What is interesting about Chinese painting is the philosophically outlook they bring to painting. They seem more interested in how the universe is put together. That painting is an expression of the universe, just like everything in the universe is and expression of the universe, it does not have mimic it but it does have to structure itself like it.
Thank you, Tom...
You did a beautiful job of explaining those concepts. Now I better understand why I love Chinese landscape painting and the whole sweep of Turner's work. And why I have to work out the foreground and the framing masses of a landscape in order to pull off the ethereal distances.
James,
I was taught that when you squint your darkest lights can not be any darker than the lightest areas in your darks.
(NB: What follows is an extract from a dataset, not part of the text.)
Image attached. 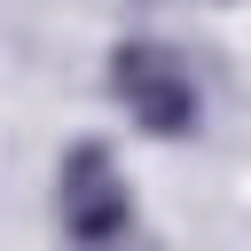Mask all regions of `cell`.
Masks as SVG:
<instances>
[{"label": "cell", "mask_w": 251, "mask_h": 251, "mask_svg": "<svg viewBox=\"0 0 251 251\" xmlns=\"http://www.w3.org/2000/svg\"><path fill=\"white\" fill-rule=\"evenodd\" d=\"M110 94H118L126 118H133L141 133H157V141H180V133H196V118H204V94H196L188 63H180L173 47H157V39L110 47Z\"/></svg>", "instance_id": "1"}, {"label": "cell", "mask_w": 251, "mask_h": 251, "mask_svg": "<svg viewBox=\"0 0 251 251\" xmlns=\"http://www.w3.org/2000/svg\"><path fill=\"white\" fill-rule=\"evenodd\" d=\"M55 212H63V227H71L78 243H110V235L133 227V196H126V173L110 165V149L78 141V149L63 157V173H55Z\"/></svg>", "instance_id": "2"}]
</instances>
So is the shape welding the same concept?
Enzie,
That's good advice about separating the lights and darks, and it applies both to the larger composition shapes and to the modeling of form, where the lightest shadow values are usually darker than the darkest light values.
Shape welding (or "massing" as Kev reminded us it was once called) refers to the linking of 2D shapes of similar value into larger mega-shapes within the composition.
Hello, there – regular reader of this blog. Very inspiring, to say the least.
I went to see this exhibition today. Apart from the painting itself, some preliminary sketches are also exhibited. One of them is a study of the covered table, without any figures or food or anything. In this sketch, the front plane of the cloth is not lit – the only highlights are some yellow-white spots in the background. What is interesting is that it appears much more life-like that way than the final painting – makes me wonder why Krøyer changed it.
Interesting to read your take on Hip Hip Hurra. This painting has come to mean a great deal to me since I am related to 6 of the people in the composition.
The person who was with hat in the earlier study and without in the final is actually Peder Krøyer himself.
The lady in white in the right foreground is another famous Danish painter from Skagen, Anna Ancher. Her daughter Helga is by her side and Helga was also a painter, At the far end of the table you can see Michael Ancher, Anna's painter husband.
Although all the people in the painting were known to one another, the pictured event is a composite of people who were in a photograph Krøyer took at an outdoor lunch supplemented by other painters who were not present for the original meal.
Thank you, C. Gertz and Torup for those fascinating insights into the painting. It gives it so much more meaning to me now.